Re: [Moosefs-users] MFS Access very slow during chunk deletions

SourceForge Headquarters 225 Broadway Suite 1600 San Diego, CA 92101 +1 (858) 422-6466

On 6/28/2011 4:14 AM, Ólafur Ósvaldsson wrote:
> When reading the man page for mfsmaster.cfg I see the comments for 
> CHUNKS_LOOP_TIME and CHUNKS_DEL_LIMIT and my understanding is that 
> with the default values the maximum number of chunks to delete in one 
> loop (300 sek) is 100, it does not say if that is pr. chunkserver or 
> for the whole system, but each server here was around and over 5000 
> chunk deletions pr. minute and with 10 servers thats over 50k chunk 
> deletions pr. minute for the whole system.
>
>        CHUNKS_LOOP_TIME
>               Chunks loop frequency in seconds (default is 300)
>
>        CHUNKS_DEL_LIMIT
>               Maximum number of chunks to delete in one loop (default 
> is 100)
>

We just got hit by this.

We had a small 7 million file cluster that had chunkservers with only 
1GB or RAM, all of sudden start doing 10K+ deletions a minute. That 
bogged down the entire cluster making it unusuable and even sent two 
chunkservers into swap.

We were able to get the chunkservers shutdown and restarted the 
MFSMaster with the CHUNKS_DEL_LIMIT set to 50,  after a settling down 
time, the deletion started again but this time at half the rate (around 
5K deletions a minute), which was still excessive given what we have.
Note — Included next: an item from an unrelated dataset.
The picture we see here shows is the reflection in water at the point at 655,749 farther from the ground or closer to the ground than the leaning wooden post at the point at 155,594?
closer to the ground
So I can verify that change CHUNKS_DEL_LIMIT does have an affect (if you 
resetart the master), but that default is way to high, unless you are 
careful.  In our case, we weren't paying attention and didn't realize 
the number of files was increasing past a reasonable point for those 
resources.

We have since set it to 20 and have increased the RAM in the chunkservers.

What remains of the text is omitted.